Sono i più antichi rilievi della nostra isola costituendo la prosecuzione naturale dell’appennino calabro da cui sono separati dallo Stretto di Messina. Sollevatisi durante l’epoca Mesozoica e Cenozoica (a partire da 225 milioni di anni fa), i Peloritani subirono, nel corso dei millenni, numerosi mutamenti a causa dell'erosione e le loro rocce frantumate e levigate in ciotoli sono ancora oggi trasportate giù a valle dalle fiumare.
Nel 1562 lungo la fiumara della Santissima fu inaugurata una grande ferriera che fu attiva sino al 1961 quando una tromba d'aria la distrusse.

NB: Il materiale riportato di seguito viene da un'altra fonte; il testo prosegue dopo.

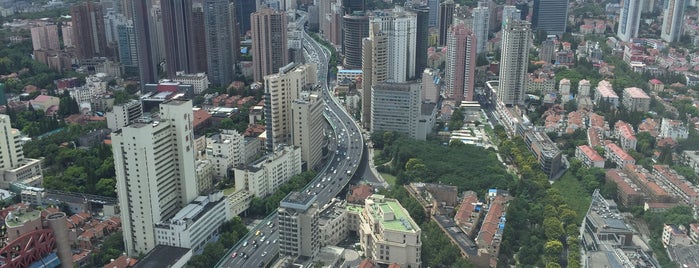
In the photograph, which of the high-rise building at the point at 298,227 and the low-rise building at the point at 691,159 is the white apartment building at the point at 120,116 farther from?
the low-rise building at the point at 691,159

Nel '700 dal fiume si estraeva galena argentifera (minerale caratterizzato dal colore grigio-piombo lucente con aspetto metallico con tracce d'argento) che fu adoperata per coniare monete sotto Carlo VI d’Austria e Carlo III di Borbone.
Fiumedinisi
Gli storici sostengono che il nome Fiumedinisi derivi dalla vicinanza del 'Flumen Dionisy', fiume dedicato anticamente al dio Dioniso. Il centro esisteva già nel 600 a.C., fondato dai coloni Calcidesi di Zancle o di Naxos. Una leggenda narra che nel 595 a.C. vi si sia stabilito Faone di Lesbo, amante della poetessa greca Saffo. Durante il periodo normanno l'abitato si trasferì più a monte nell'odierno sito. Sembra che il 28 settembre del 1197, Enrico VI, padre del grande Federico II, morì a Fiumedinisi in seguito ad un tragico incidente.
Il sovrano, figlio di Federico il Barbarossa, avrebbe infatti bevuto l'acqua fredda del fiume dopo aver partecipato ad una movimentata battuta di caccia. A partire dal regno di Federico III di Aragona Fiumedinisi appartenne al demanio baronale. Durante la rivolta antispagnola di Messina (1674-1678), il paese rimase fedele alla Spagna. Re Carlo II, il 26 aprile 1678, inviò un messaggio di gratitudine il cui testo fu scolpito in una lapide posta sulla facciata della Chiesa madre del paese.